I feel you smiling while I speak, But that’s of little consequence; “For when we learn that we may find The truth where others miss the mark, What is it worth for us to know That friends are smiling in the dark? “Could we but share the lonely pride Of knowing, all would then be well; But knowledge often writes itself In flaming words we cannot spell.
“And I, who have my work to do, Look forward; and I dare to see, Far stretching and all mountainous, God’s pathway through the gloom for me.
” I found so little to say then That I said nothing.
—“Say good-night,” Said Vanderberg; “and when we meet To-morrow, tell me I was right.
“Forget the dozen other things That you have not the faith to say; For now I know as well as you That you are glad to go away.
” I could have blessed the man for that, And he could read me with a smile: “You doubt,” said he, “but if we live You’ll know me in a little while.
” He lived; and all as he foretold, I knew him—better than he thought: My fancy did not wholly dig The pit where I believed him caught.
But yet he lived and laughed, and preached, And worked—as only players can: He scoured the shrine that once was home And kept himself a clergyman.
The clockwork of his cold routine Put friends far off that once were near; The five staccatos in his laugh Were too defensive and too clear; The glacial sermons that he preached Were longer than they should have been; And, like the man who fashioned them, The best were too divinely thin.
But still he lived, and moved, and had The sort of being that was his, Till on a day the shrine of home For him was in the Mysteries:— “My friend, there’s one thing yet,” said he, “And one that I have never shared With any man that I have met; But you—you know me.

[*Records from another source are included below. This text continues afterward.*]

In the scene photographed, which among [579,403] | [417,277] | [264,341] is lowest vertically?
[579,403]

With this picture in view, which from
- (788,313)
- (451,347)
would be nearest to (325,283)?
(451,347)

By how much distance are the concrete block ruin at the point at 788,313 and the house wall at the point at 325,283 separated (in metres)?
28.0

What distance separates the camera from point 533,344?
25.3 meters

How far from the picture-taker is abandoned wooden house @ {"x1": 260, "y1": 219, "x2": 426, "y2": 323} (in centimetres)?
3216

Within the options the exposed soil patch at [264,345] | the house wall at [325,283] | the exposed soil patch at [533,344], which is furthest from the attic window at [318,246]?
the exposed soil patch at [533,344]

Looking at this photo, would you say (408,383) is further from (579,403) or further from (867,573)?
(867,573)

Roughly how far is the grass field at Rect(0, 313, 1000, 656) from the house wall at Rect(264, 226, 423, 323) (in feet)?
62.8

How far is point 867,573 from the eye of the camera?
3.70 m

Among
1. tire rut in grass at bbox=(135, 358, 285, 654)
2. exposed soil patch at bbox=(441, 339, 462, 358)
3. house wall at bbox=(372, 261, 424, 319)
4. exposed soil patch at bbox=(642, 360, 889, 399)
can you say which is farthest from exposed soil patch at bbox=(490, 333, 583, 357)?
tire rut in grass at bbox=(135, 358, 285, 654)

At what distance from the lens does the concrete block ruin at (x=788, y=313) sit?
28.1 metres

” And he stared For a slow moment at me then With conscious eyes that had the gleam, The shine, before the stroke:—“You know The ways of us, the way we dream: “You know the glory we have won, You know the glamour we have lost; You see me now, you look at me,— And yes, you pity me, almost; “But never mind the pity—no, Confess the faith you can’t conceal; And if you frown, be not like one Of those who frown before they feel.

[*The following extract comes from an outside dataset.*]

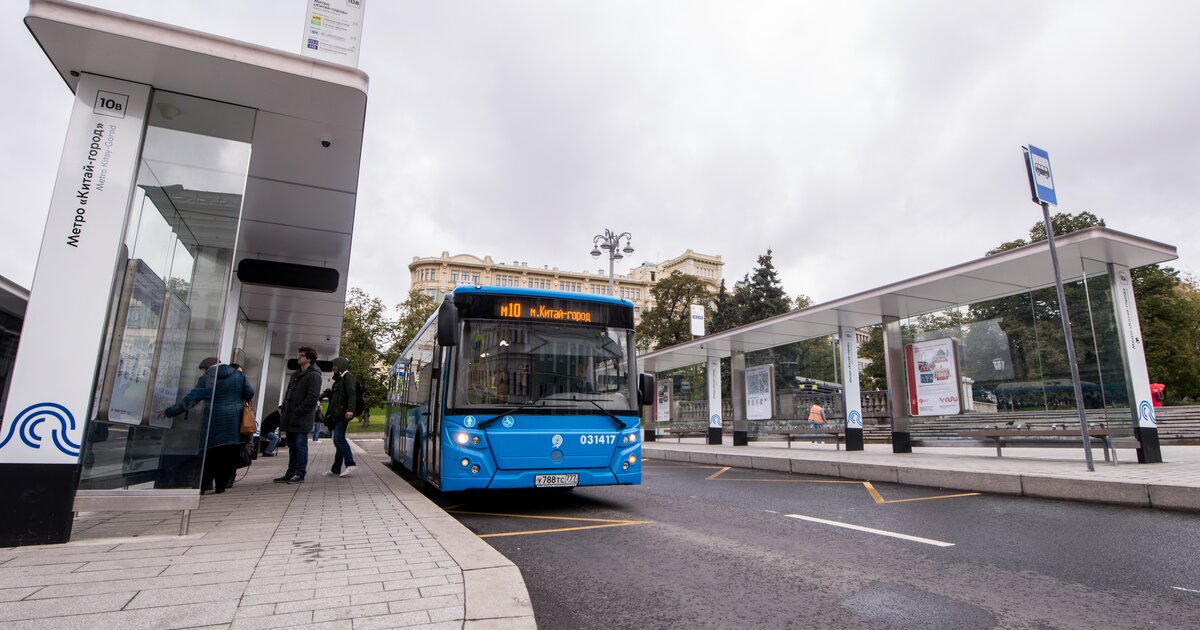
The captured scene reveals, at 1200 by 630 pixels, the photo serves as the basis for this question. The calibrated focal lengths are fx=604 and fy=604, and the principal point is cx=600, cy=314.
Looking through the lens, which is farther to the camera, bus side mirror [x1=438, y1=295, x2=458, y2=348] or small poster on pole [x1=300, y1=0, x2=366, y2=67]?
bus side mirror [x1=438, y1=295, x2=458, y2=348]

“For there is truth, and half truth,—yes, And there’s a quarter truth, no doubt; But mine was more than half.
… You smile? You understand? You bear me out? “You always knew that I was right— You are my friend—and I have tried Your faith—your love.
”—The gleam grew small, The stroke was easy, and he died.

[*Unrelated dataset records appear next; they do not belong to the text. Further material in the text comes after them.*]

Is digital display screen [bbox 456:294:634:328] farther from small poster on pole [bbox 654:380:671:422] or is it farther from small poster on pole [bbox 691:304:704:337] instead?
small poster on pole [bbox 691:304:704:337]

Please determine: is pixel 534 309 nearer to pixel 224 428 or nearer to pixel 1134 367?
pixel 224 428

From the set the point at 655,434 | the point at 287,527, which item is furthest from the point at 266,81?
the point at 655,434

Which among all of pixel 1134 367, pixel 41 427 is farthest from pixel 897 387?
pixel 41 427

I saw the dim look change itself To one that never will be dim; I saw the dead flesh to the grave, But that was not the last of him.
For what was his to live lives yet: Truth, quarter truth, death cannot reach; Nor is it always what we know That we are fittest here to teach.
The fight goes on when fields are still, The triumph clings when arms are down; The jewels of all coronets Are pebbles of the unseen crown; The specious weight of loud reproof Sinks where a still conviction floats; And on God’s ocean after storm Time’s wreckage is half pilot-boats; And what wet faces wash to sight Thereafter feed the common moan:— But Vanderberg no pilot had, Nor could have: he was all alone.
Unchallenged by the larger light The starry quest was his to make; And of all ways that are for men, The starry way was his to take.
We grant him idle names enough To-day, but even while we frown The fight goes on, the triumph clings, And there is yet the unseen crown But was it his? Did Vanderberg Find half truth to be passion’s thrall, Or as we met him day by day, Was love triumphant, after all? I do not know so much as that; I only know that he died right: Saint Anthony nor Sainte-Nitouche Had ever smiled as he did—quite.